CRN-Kopfnuss

Knechtschaft 2.0

19. Dezember 2014, 16:03 Uhr | Timo Scheibe
Wer viel Sport macht und das per App dokumentiert, wird von der Krankenkasse belohnt
© Maksim Toome - Fotolia.com

Das Thema Big Data ist bei den Versicherungen angekommen. Kunden sollen für persönlichen Informationen mit Rabatten und günstigen Tarifen belohnt werden. Mit allen möglichen Folgen.

Krankenversicherungen schauen sich nach neuen Kooperationspartnern um. Als erste Versicherung machte die Versicherungsgruppe Generali ihre Pläne publik, Daten über Fitness, Ernährung und Lebensstil ihrer Kunden zu sammeln. Ein Belohnungssystem und Rabatte bei der Krankenversicherung sollen einen gesunden Lebensstil fördern. In Frankreich arbeitet die Axa nun mit Samsung zusammen. Die Armbanduhr Gear 3 des Herstellers soll Fitnessdaten der Versicherten sammeln, um zu einem gesünderen Leben beizutragen. Bis das System nach Deutschland kommt, scheint es nur noch eine Frage der Zeit zu sein.

Was als milde Gabe für die Versicherten anfängt könnte sich schon bald als Knechtschaft 2.0 erweisen. Mit der Datenanalyse lassen sich schwarze Schafe von der Herde separieren und finanziell bestrafen. Wer nicht mitmacht steht unter Generalverdacht. Angestellte, die schon jetzt in ihrer Freizeit dank Smartphone, Tablet und Co. für ihre Arbeit immer erreichbar sind, dürfen sich über den neuen Trend besonders freuen. Verschnaufpausen auf dem gemütlichen Sofa könnten dann schnell per Push-Nachricht ihr jähes Ende finden: »Heute schon Sport gemacht?« Also geht es rein in die Laufschuhe, das Schnitzel von heute Mittag muss noch schnell abtrainiert werden. Das Feierabendbier nach der Trainingseinheit? Maximal isotonisch – sonst droht die höhere Beitragsklasse. Und das kann wehtun.

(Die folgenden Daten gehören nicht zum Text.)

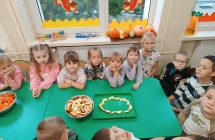 Dzieci ukladaja liyterki z owocow
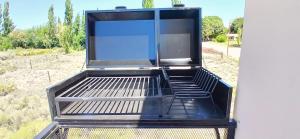 an empty grill with a chair in a field at El Rincon del Descanso in General Alvear
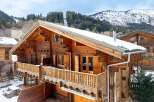 Discover the charm of this stunning wooden chalet nestled in a picturesque mountain setting.
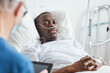 © Seventyfour - Portrait of African-American man lying in hospital bed and looking at doctor, copy space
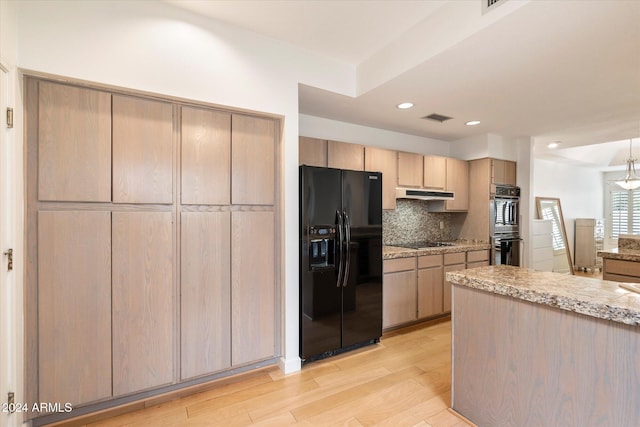 kitchen featuring light brown cabinets, black appliances, light stone countertops, light wood-type flooring, and tasteful backsplash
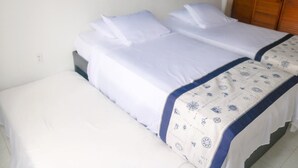 Un letto matrimoniale con biancheria da letto bianca e una coperta a motivi, un armadio in legno e un quadro blu appeso al muro.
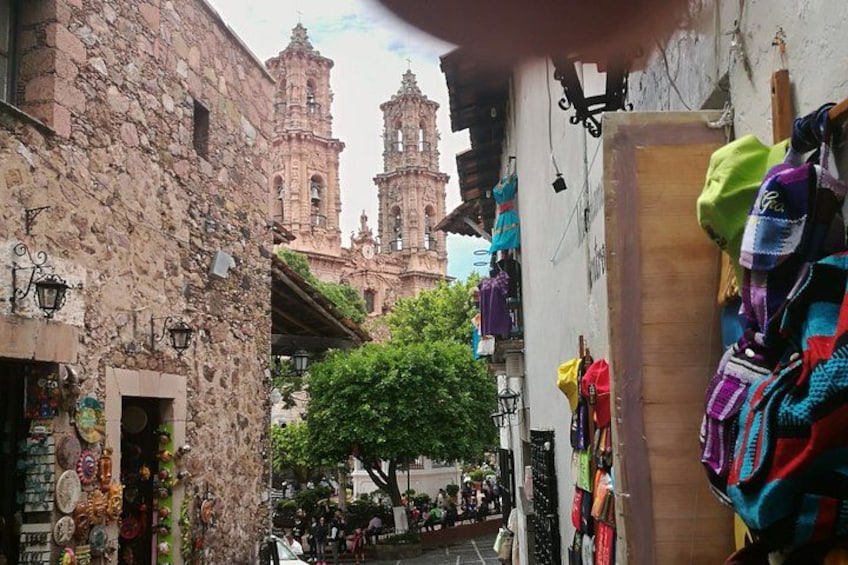 A narrow street with colorful textiles hanging on a wall, a stone building, and a bell tower in the background. 5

Sollte das nicht mehr helfen, geht es auch eine Stufe härter: Per Fußfessel lassen sich nun nicht nur die Fitness-Daten besser überwachen. Wer partout nicht lossporteln will oder seinem Tarifvereinbarungen hinterherhinkt kann durch dosierbare Stromschläge schnell vom Sofa gebuzzert werden. Weniger Schmerz durch mehr Sport oder wer nicht hören will muss leiden. Mit einem elektrischen Armband kann auch leicht eine Entscheidungshilfe im Supermarkt geschaffen werden. Der Griff zur Schokoladentafel löst dann einen elektrischen Impuls aus. Das ungesunde Objekt der Begierde landet nicht im Einkaufswagen. Streicheleinheiten gibt es nur in der Gemüse- und Obstabteilung. Konditionierung der Versicherten durch totale Überwachung. Aber alles zum Wohl der Kunden und für eine gesunde Lebensweise.